**DATA EXTRACT**

________________________________________

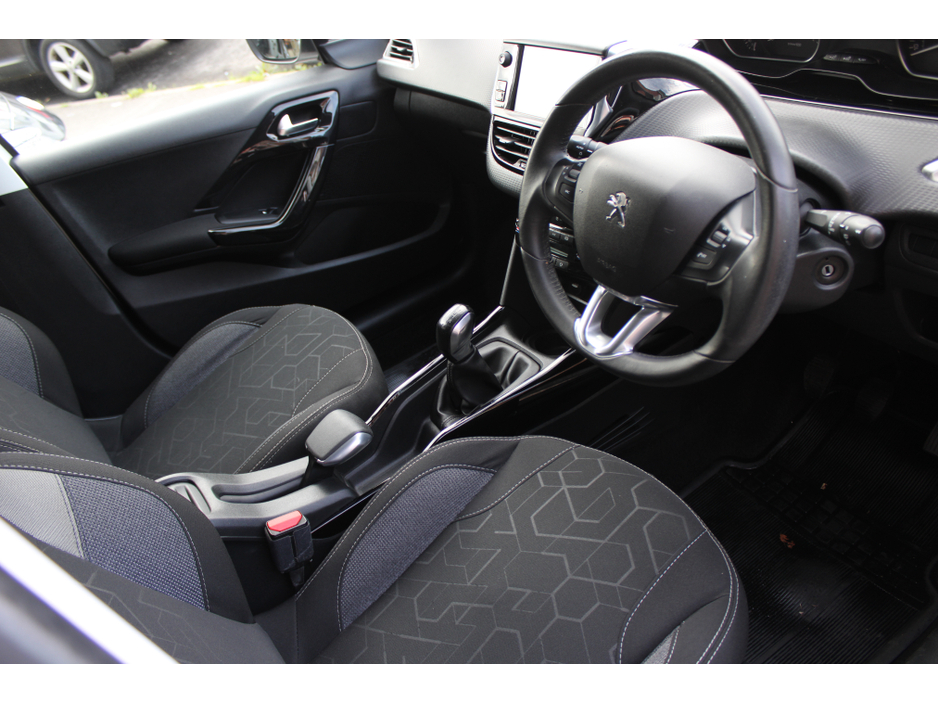 2019 Peugeot 2008 - image 8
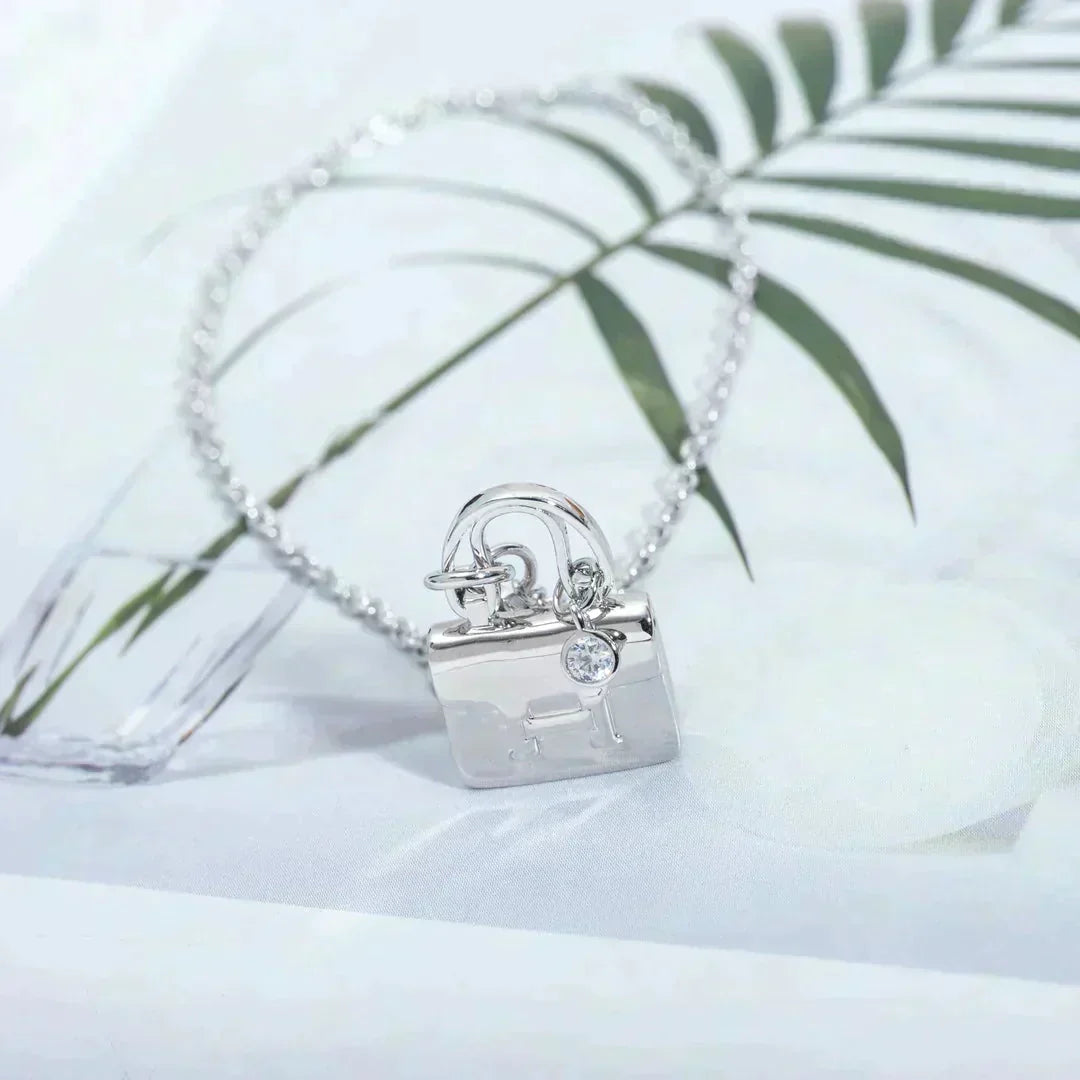 ¡®Lumi¡¯AMULETTE PEDANT SILVER NECKLACE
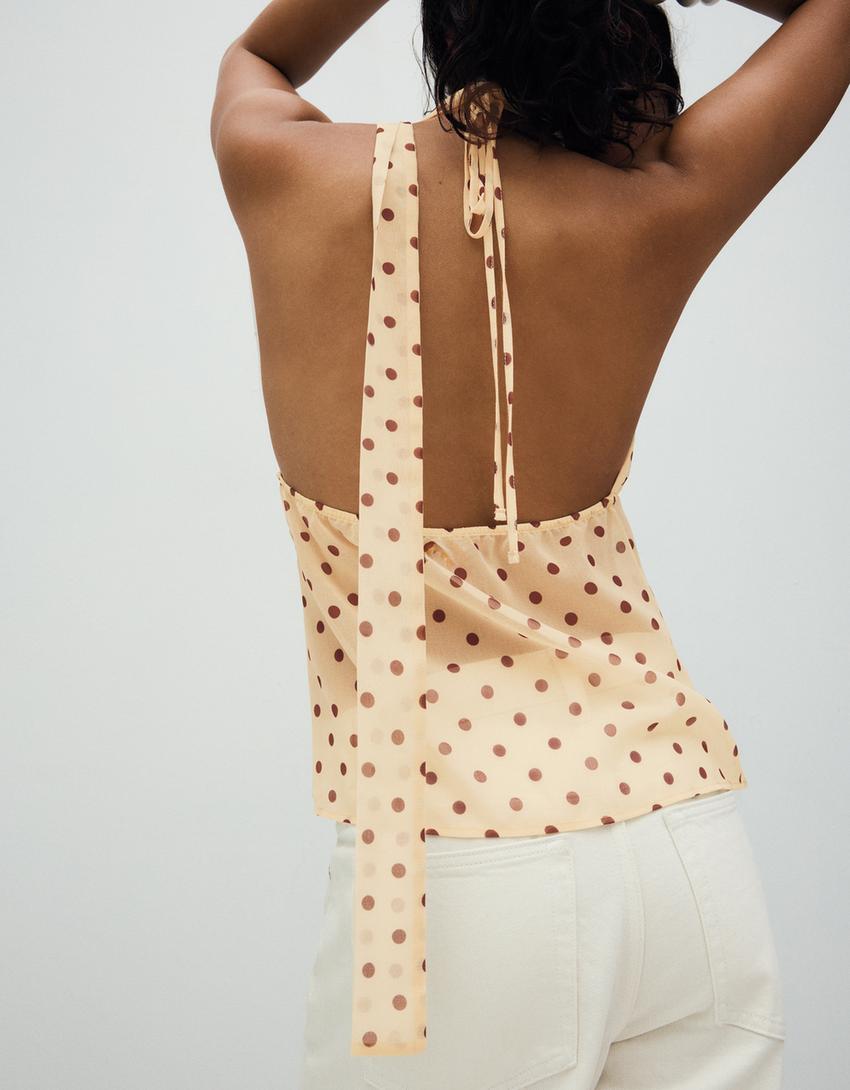 TOP À BRETELLES AVEC FOULARD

________________________________________

**TASK PROMPT**
All the data above is to be transcribed exactly, with no pictures included.

**RESPONSE AREA**
 2019 Peugeot 2008 - image 8
 ¡®Lumi¡¯AMULETTE PEDANT SILVER NECKLACE
 TOP À BRETELLES AVEC FOULARD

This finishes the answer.